Just like in the US retirement pensions are managed by the Social Security Administration, who sets the rules, in Italy they are managed by the National Social Security Institute (INPS). The rules can change every few years to try to make the best accommodations for beneficiaries or to just try a new system that could benefit more people while saving money for the system, but in any case, one thing is usually quite universal, the rules that you sign up for when you retire apply for the duration of your retirement.

This might seem unfair, but it is not, as it guarantees as much equal footing as possible. Some people are able to work towards and retire under certain circumstances, which, if changed, would no longer be an option for them, so keeping them under their original status is what guarantees that the system does not cripple them financially.

The man that lost an entire year’s pension in Italy

With that background out of the way, the Italian INPS introduced a program in 2019 that allowed early retirement at 62 for those who met certain criteria. Known as Quota 100, those who wanted to apply would have had to be at least 62 years of age plus have 38 years of accredited contributions to the system. Considering how early certain generations entered the workforce due to shortages after the Second World War and the dictatorship, these were not hard conditions to meet for many elderly Italians.

Due to unforeseen circumstances (COVID, mostly) the program was quickly phased out in 2021, but those who qualified in the meantime and decided to adhere to it could still do so and are now subject to its rule during their retirement. The program had one main condition that was quite strict and meant to prevent double dipping, and that is no paid work of any kind.

There were other conditions, but that is the one that managed to ruin the life of a 67-year-old man, who, unwittingly, violated that rule by working a single day during the grape harvest in 2020. Given the global issue, the man decided to help a friend for a day and got compensated to the tune of just $94 (80 euros). When the INPS found out about this, he was penalized, and although the man appealed the decision before the Ravenna court, he lost the case and was forced to return his entire pension for the year, $28,320 (24,000 euros).

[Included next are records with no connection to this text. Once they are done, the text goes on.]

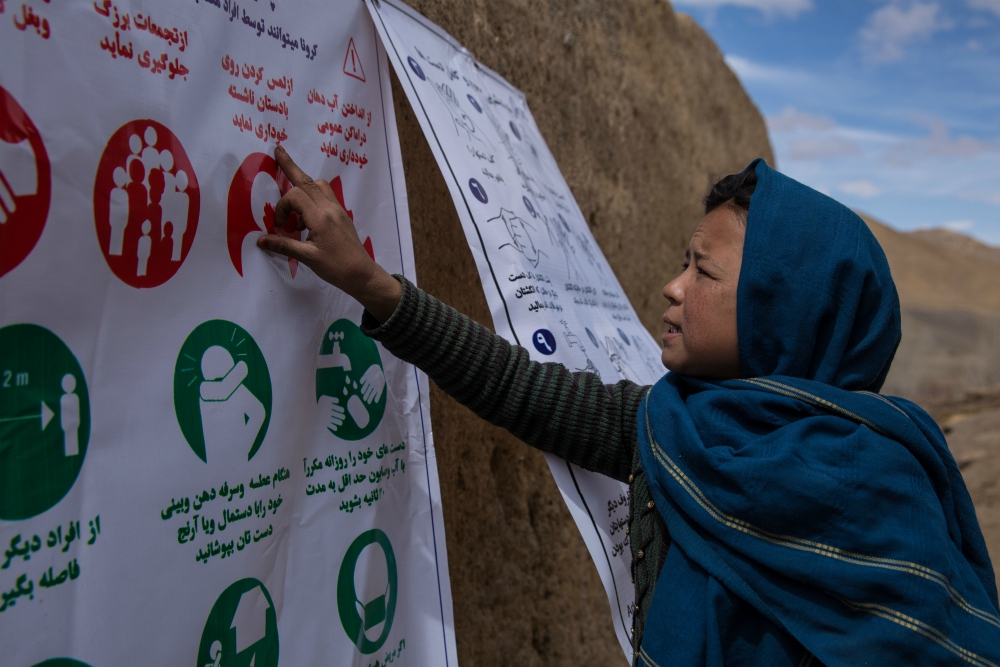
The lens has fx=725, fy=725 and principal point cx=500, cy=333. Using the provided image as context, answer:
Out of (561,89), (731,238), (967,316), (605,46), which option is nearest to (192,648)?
(731,238)

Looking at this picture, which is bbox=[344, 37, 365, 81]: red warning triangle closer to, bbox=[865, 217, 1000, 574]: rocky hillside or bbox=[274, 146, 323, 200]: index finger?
bbox=[274, 146, 323, 200]: index finger

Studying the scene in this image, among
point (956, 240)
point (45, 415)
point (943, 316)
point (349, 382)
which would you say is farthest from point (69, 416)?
point (956, 240)

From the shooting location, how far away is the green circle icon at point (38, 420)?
695mm

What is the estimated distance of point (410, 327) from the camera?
1.10 m

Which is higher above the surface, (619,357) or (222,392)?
→ (619,357)

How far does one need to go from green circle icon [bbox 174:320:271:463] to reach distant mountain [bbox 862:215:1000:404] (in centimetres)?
555

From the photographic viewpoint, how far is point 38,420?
72cm

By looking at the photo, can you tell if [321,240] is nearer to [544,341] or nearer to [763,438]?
[544,341]

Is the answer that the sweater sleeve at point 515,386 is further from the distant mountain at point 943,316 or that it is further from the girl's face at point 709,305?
the distant mountain at point 943,316

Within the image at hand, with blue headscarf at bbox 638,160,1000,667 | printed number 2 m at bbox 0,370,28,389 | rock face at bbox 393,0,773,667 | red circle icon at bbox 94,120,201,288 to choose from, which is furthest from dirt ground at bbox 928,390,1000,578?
printed number 2 m at bbox 0,370,28,389

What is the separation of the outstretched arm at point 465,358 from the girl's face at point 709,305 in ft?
0.48

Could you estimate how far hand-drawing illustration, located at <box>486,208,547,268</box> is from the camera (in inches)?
53.3

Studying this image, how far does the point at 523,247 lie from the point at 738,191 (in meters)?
0.41

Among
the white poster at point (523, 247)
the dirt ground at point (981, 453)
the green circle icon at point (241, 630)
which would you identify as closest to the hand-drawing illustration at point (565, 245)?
the white poster at point (523, 247)
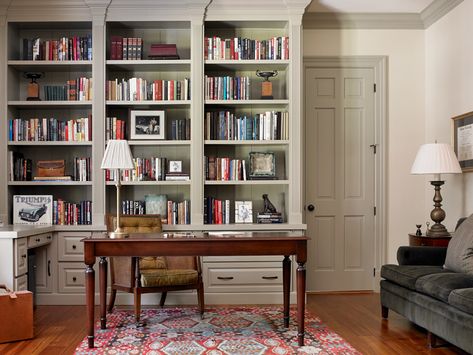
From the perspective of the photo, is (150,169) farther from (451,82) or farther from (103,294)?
(451,82)

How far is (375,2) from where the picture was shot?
5.96 meters

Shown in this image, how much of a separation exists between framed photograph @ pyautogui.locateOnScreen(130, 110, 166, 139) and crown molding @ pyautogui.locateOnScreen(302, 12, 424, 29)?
1769 millimetres

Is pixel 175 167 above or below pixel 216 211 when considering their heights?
above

His lawyer, Manuel Carvello, explained after the trial that the court tends to side with INPS in such cases to avoid broader repercussions. “Any ruling would undoubtedly set a national precedent,” he said. Still, he criticized the severity of the punishment relative to the offense. “The rule broadly states that Quota 100 is incompatible with employment, but it doesn’t clearly define the penalty,” he argued. “The more reasonable approach would be to deduct the $94 earned or, at most, withhold the pension for the month the work was done. Withholding an entire year is unjust,” he concluded.